=== DIRECTIONS ===
Translate this sentence from the mindin abstract into Spanish: "Moreover, the overexpression of mindin significantly suppressed in vivo tumour growth in both the subcutaneous transplantation and the AOM/DSS-induced CAC models."

=== PAGE EXTRACT ===
+++
Mindin serves as a tumour suppressor gene during colon cancer progression through MAPK/ERK signalling pathway in mice

Abstract

Mindin is important in broad spectrum of immune responses. On the other hand, we previously reported that mindin attenuated human colon cancer development by blocking angiogenesis through Egr-1-mediated regulation. However, the mice original mindin directly suppressed the syngenic colorectal cancer (CRC) growth in our recent study and we aimed to further define the role of mindin during CRC development in mice. We established the mouse syngeneic CRC CMT93 and CT26 WT cell lines with stable mindin knock-down or overexpression. These cells were also subcutaneously injected into C57BL/6 and BALB/c mice as well as established a colitis-associated colorectal cancer (CAC) mouse model treated with lentiviral-based overexpression and knocked-down of mindin. Furthermore, we generated mindin knockout mice using a CRISPR-Cas9 system with CAC model. Our data showed that overexpression of mindin suppressed cell proliferation in both of CMT93 and CT26 WT colon cancer cell lines, while the silencing of mindin promoted in vitro cell proliferation via the ERK and c-Fos pathways and cell cycle control. Moreover, the overexpression of mindin significantly suppressed in vivo tumour growth in both the subcutaneous transplantation and the AOM/DSS-induced CAC models. Consistently, the silencing of mindin reversed these in vivo observations. Expectedly, the tumour growth was promoted in the CAC model on mindin-deficient mice. Thus, mindin plays a direct tumour suppressive function during colon cancer progression and suggesting that mindin might be exploited as a therapeutic target for CRC.

Keywords: MAPK/ERK; colorectal cancer; mindin.

FIGURE 1

Mindin suppresses colon cancer cell proliferation in vitro. A, Analysis of CT26 WT (left side) and CMT93 (right side) cell proliferation in the mindin‐overexpressing cells and control cells by CCK‐8 assay (*P < 0.05). B, Analysis of cell proliferation in the mindin knock‐down cells and control cells by CCK‐8 assay (*P < 0.05). C, Analysis of cell proliferation in the mindin‐overexpressing cells and control cells by BrdU assay (*P < 0.05). D, Analysis of cell proliferation in the mindin knock‐down cells and control cells by BrdU assay (*P < 0.05)
+++
=== EXTRACTED ENTRIES ===
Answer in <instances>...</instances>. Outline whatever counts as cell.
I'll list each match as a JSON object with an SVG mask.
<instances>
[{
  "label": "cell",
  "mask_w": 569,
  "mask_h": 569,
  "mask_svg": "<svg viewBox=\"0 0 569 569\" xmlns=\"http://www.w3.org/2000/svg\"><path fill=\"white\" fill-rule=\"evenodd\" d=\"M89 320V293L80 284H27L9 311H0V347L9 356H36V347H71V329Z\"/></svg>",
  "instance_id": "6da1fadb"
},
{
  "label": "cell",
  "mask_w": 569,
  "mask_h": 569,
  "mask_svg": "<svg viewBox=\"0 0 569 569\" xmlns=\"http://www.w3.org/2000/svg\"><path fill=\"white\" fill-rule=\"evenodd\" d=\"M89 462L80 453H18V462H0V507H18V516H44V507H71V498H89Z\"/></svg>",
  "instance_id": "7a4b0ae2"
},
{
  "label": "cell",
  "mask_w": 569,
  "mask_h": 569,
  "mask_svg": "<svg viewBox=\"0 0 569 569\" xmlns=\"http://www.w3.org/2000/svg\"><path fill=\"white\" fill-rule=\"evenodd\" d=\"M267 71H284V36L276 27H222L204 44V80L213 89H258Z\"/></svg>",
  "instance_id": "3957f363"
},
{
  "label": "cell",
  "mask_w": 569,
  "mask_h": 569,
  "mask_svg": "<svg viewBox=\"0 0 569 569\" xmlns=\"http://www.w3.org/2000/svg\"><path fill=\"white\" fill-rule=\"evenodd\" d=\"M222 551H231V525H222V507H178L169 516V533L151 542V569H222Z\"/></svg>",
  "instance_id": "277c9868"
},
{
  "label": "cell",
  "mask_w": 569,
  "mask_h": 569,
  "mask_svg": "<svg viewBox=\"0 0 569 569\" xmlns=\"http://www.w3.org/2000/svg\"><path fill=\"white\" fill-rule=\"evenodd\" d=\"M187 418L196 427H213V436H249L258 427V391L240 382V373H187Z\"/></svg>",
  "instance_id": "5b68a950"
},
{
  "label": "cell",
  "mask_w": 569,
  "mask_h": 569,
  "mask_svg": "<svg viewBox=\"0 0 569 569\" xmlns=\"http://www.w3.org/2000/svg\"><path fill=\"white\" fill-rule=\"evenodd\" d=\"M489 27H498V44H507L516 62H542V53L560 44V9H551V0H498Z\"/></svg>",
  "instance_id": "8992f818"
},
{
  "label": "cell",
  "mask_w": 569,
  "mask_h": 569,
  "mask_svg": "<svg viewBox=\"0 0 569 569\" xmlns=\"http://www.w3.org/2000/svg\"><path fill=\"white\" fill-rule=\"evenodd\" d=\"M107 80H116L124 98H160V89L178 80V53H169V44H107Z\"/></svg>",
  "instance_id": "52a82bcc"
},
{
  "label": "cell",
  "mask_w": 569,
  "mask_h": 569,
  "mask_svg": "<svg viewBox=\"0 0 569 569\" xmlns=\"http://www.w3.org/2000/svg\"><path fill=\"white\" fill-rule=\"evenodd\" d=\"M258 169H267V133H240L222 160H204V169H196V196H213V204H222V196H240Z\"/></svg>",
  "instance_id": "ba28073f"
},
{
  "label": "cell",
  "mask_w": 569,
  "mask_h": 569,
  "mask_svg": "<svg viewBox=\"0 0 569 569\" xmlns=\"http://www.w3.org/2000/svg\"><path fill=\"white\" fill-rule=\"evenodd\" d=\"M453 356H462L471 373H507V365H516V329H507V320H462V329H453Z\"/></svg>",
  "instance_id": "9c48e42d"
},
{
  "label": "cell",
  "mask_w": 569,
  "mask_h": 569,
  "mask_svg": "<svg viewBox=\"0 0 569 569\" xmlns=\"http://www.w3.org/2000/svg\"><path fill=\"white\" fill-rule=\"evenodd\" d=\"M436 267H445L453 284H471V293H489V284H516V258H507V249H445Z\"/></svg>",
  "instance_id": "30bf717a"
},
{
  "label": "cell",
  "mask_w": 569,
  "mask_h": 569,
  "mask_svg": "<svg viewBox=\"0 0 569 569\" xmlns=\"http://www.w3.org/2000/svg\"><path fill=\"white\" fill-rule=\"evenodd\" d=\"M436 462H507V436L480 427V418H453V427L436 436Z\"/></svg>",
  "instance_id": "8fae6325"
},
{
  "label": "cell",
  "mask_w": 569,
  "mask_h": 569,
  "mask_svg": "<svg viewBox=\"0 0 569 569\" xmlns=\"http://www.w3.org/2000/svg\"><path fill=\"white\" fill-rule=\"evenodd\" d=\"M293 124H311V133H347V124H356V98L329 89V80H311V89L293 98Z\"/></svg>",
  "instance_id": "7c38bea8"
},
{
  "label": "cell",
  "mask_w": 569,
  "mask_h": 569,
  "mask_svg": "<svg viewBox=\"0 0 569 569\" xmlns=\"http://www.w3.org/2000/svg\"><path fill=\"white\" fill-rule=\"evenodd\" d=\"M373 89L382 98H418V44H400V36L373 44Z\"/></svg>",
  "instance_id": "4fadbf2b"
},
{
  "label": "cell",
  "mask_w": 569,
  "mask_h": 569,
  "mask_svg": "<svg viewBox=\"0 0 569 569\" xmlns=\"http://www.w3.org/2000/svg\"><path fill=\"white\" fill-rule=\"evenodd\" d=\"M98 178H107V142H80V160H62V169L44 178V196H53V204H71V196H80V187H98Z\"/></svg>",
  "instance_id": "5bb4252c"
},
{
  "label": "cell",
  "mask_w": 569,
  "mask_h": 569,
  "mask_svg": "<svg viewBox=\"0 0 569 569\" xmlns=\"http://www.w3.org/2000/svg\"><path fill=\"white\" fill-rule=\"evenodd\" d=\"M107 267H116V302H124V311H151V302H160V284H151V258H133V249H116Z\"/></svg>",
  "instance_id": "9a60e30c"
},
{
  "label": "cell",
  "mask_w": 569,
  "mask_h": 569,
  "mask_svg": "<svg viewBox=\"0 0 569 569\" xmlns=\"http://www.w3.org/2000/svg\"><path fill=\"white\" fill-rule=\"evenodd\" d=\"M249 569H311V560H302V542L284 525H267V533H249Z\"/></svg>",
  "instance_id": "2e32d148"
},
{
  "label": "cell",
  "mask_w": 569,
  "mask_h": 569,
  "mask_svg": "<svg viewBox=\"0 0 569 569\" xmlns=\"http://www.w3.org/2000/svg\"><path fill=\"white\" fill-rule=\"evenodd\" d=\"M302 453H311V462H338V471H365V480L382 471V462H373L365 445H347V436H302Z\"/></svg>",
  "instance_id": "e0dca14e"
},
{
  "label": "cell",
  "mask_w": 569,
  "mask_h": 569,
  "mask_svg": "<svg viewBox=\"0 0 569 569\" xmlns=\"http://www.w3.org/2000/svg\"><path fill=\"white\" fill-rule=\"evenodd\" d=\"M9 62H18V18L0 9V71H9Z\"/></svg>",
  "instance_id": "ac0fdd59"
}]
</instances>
+++
=== FINAL ANSWER ===
Además, la sobreexpresión de mindina suprimió significativamente el crecimiento tumoral in vivo tanto en el modelo de trasplante subcutáneo como en el modelo de CAC inducido por AOM/DSS.